| Text for analysis |
--- START ---

As technology improves, an increasing number of the Philippines’ 1.2 million call-center workers, such as those shown above in Manila in 2012, will be at risk of having their jobs outsourced to customer-service robots
As technology improves, an increasing number of the Philippines’ 1.2 million call-center workers will be at risk of having their jobs outsourced to customer-service robots

“The Philippines’ economically important call-center industry has joined the growing list of businesses at risk of being gobbled up by automation,” writes The Wall Street Journal (June 22, 2016). In recent years, the Philippines, like India, has capitalized on its relatively large pool of English speakers to attract Western companies eager to cut costs by shifting customer service and other tasks to lower-wage countries.

But robots already are starting to displace some humans from low-end tasks such as monitoring the performance of digital networks. And, while robots aren’t yet smart enough to replace the human phone operators who do jobs like fielding calls from bank clients or helping people reset their modems, they will be within 5 years or so, say industry experts. Automation has also taken a significant toll on India’s outsourcing industry, which is heavily involved in networking and information-technology services. Not long ago, some of those services, such as network monitoring, required dozens of human network engineers, but can now be done with a handful of people who oversee a largely automated system.

--- END ---

| Brief A |
How many call-center workers does the Philippines have, according to the text on call-center automation?
| Brief B |
Continue the text on call-center automation from its last sentence.

| Information supplied |

--- START ---

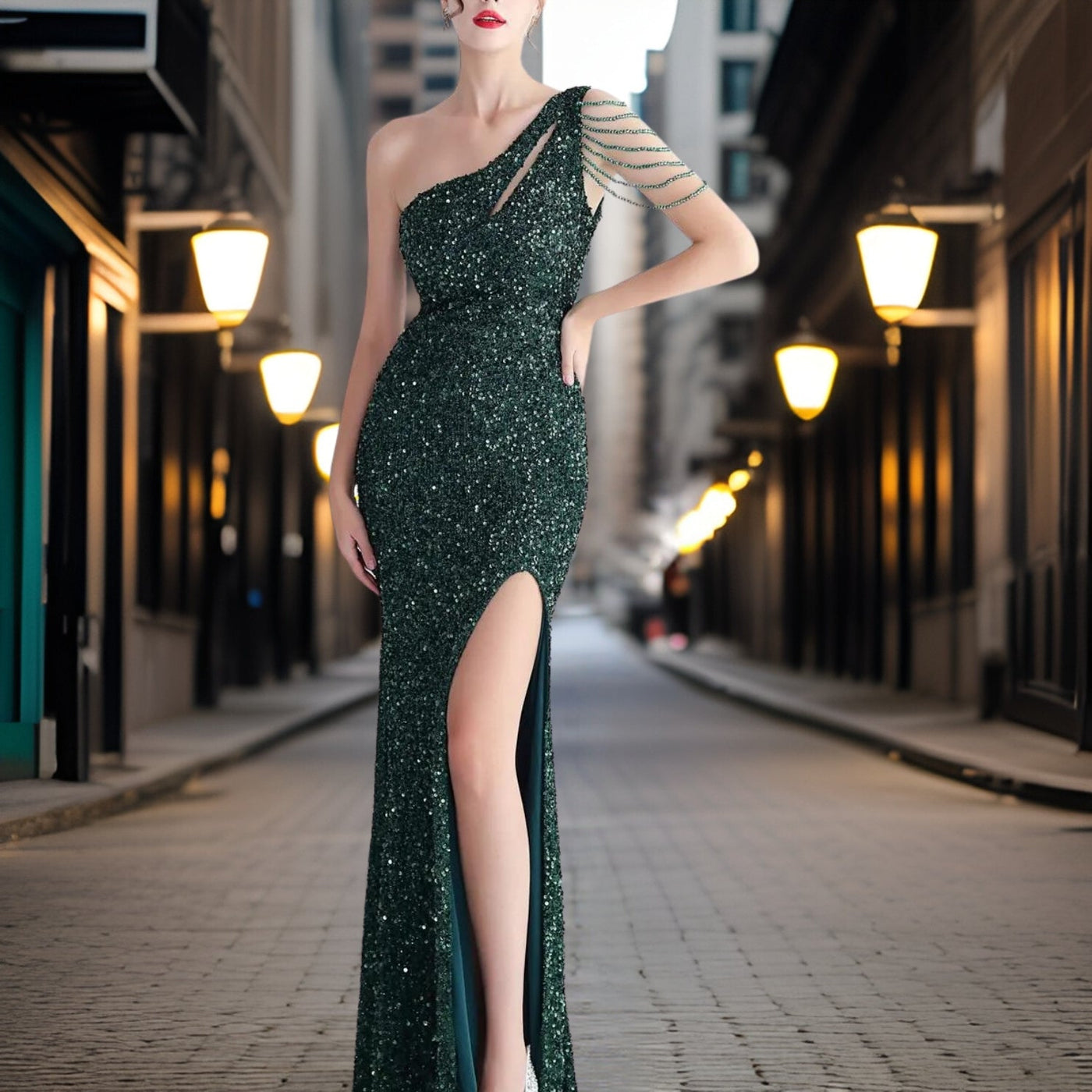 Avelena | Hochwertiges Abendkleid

--- END ---
--- START ---

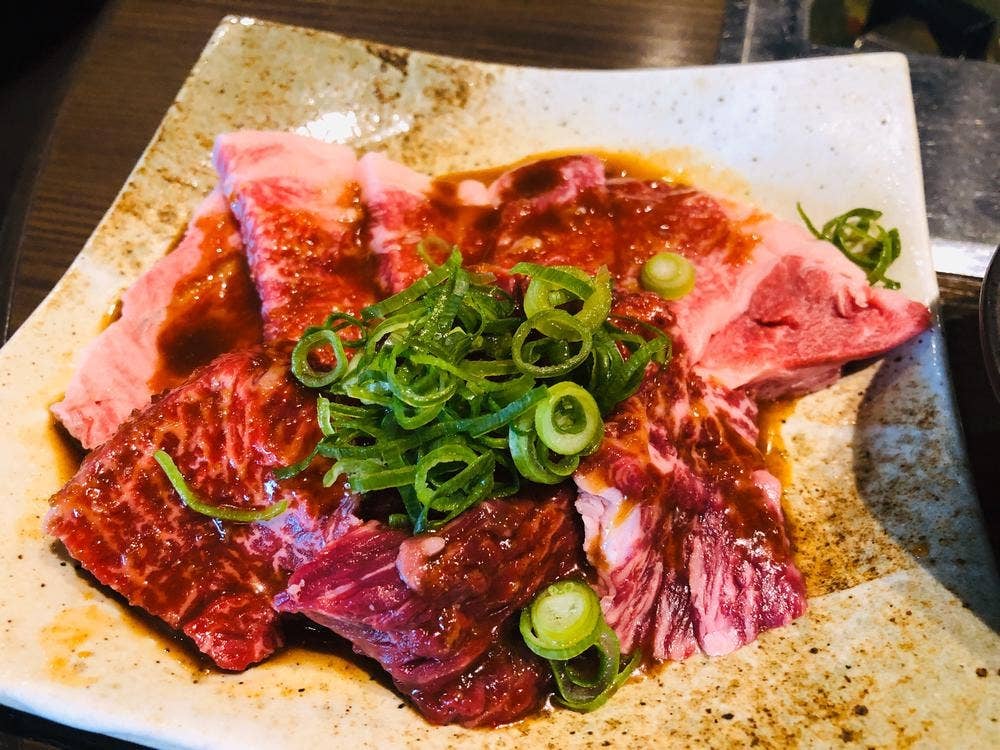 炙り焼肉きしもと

--- END ---

| Answer space A |
1.2 million

| Answer space B |
Climbing the value ladder won’t be easy. TaskUs, a U.S.-based outsourcing company with operations in the Philippines, is among those that are trying. “Innovation is the key to survival,” said its CEO. He says just 1/10 of the company’s 5,000 employees actually are answering phones. Most are managing content on websites or handling customer relations via online chat. A decade ago, nearly all Philippine outsourcing work was phone-based. Now, it is just 60%.

Classroom discussion questions:

  1. What must the call center industries in India and the Philippines do to survive?
  2. What are the implications for U.S. operations managers?